The Joy of Crochet

In today’s world of crochet, crocheters seem to follow one of two impulses: one is to try to prove that crochet is as good as knitting; the second is to embrace crochet in all it’s granny square goodness and glory.

I fall into the second camp because I know that just as there are some things that are better when knitted, there are just as many things that are better when crocheted, and I’d like to take a look at one that I stumbled across this week.

The crochet project I came across this week that caught my attention and nearly made me drop the project I am currently trying to finish in order to make the new one I had found is this:

A crochet bento box that embodies the joy of crochet
A crochet bento box that embodies the joy of crochet

The Happy Bento Lunch Caddy.

This project caught the eye and esprit of my inner 9-year-old, and she is still peeved I did not drop everything to make her one. How, she wants to know, is she supposed to eat lunch without one? This is exactly the kind of thing that would have made me look forward to lunch at school every day, and I would have wanted to use it at home.

No doubt I would have insisted on packing my lunch even when I was home.

According to wikipedia, Bento “is a single-portion takeout or home-packed meal common in Japanese cuisine.”
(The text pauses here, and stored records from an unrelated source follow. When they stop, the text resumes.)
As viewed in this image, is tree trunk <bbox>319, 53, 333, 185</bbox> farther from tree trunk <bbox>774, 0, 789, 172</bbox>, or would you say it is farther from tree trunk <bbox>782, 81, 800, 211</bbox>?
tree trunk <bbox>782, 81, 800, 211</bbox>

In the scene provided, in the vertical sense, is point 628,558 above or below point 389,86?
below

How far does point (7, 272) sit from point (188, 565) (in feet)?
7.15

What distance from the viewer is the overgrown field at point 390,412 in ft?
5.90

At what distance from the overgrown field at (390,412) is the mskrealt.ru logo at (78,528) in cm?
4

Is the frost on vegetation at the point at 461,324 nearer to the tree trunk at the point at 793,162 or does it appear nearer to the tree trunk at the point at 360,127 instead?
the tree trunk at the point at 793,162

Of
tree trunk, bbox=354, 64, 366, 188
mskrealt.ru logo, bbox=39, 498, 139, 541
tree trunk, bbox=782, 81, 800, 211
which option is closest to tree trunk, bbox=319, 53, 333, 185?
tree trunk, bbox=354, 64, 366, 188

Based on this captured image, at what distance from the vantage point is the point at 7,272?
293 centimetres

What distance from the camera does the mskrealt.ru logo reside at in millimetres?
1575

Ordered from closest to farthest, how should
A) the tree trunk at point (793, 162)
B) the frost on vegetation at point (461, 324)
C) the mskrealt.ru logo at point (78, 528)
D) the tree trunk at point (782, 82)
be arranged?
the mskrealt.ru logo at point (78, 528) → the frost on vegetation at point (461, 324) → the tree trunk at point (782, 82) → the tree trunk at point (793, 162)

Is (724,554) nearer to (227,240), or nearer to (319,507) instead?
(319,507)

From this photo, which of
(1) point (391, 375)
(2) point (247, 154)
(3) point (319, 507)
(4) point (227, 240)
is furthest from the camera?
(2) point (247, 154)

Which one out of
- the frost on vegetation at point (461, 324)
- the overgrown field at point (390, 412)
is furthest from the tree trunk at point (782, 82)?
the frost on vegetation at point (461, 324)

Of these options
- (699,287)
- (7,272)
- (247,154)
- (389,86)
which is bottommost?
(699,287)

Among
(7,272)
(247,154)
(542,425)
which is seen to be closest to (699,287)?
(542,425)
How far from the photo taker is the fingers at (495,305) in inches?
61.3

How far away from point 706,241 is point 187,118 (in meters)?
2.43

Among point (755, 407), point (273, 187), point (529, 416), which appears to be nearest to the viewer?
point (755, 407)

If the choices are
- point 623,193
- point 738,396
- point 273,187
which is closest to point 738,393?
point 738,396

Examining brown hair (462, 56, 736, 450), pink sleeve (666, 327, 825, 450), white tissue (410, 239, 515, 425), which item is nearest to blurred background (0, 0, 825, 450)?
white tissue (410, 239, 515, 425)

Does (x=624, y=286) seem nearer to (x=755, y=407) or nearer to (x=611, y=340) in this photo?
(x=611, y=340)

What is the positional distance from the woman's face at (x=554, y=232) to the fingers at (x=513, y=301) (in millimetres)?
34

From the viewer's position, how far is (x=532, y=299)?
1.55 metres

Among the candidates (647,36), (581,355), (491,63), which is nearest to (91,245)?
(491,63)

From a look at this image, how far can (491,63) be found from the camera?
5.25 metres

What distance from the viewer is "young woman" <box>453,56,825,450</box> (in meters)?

Based on the pictures that accompany the article, I would describe it as food arranged so prettily, one would be hard-pressed to stop admiring it long enough to eat it; however, that doesn’t stop me from wanting a Happy Bento Lunch Caddy of my very own.

3 thoughts on “The Joy of Crochet

  1. I’m not sure where I read this, but I think it was Elizabeth Zimmerman, the famous knitter.

    When she was a young girl, her mother saw her crocheting. Her mother took her hook away from her and gave her knitting needles and told her, “young ladies knit, only the hired help crochet.”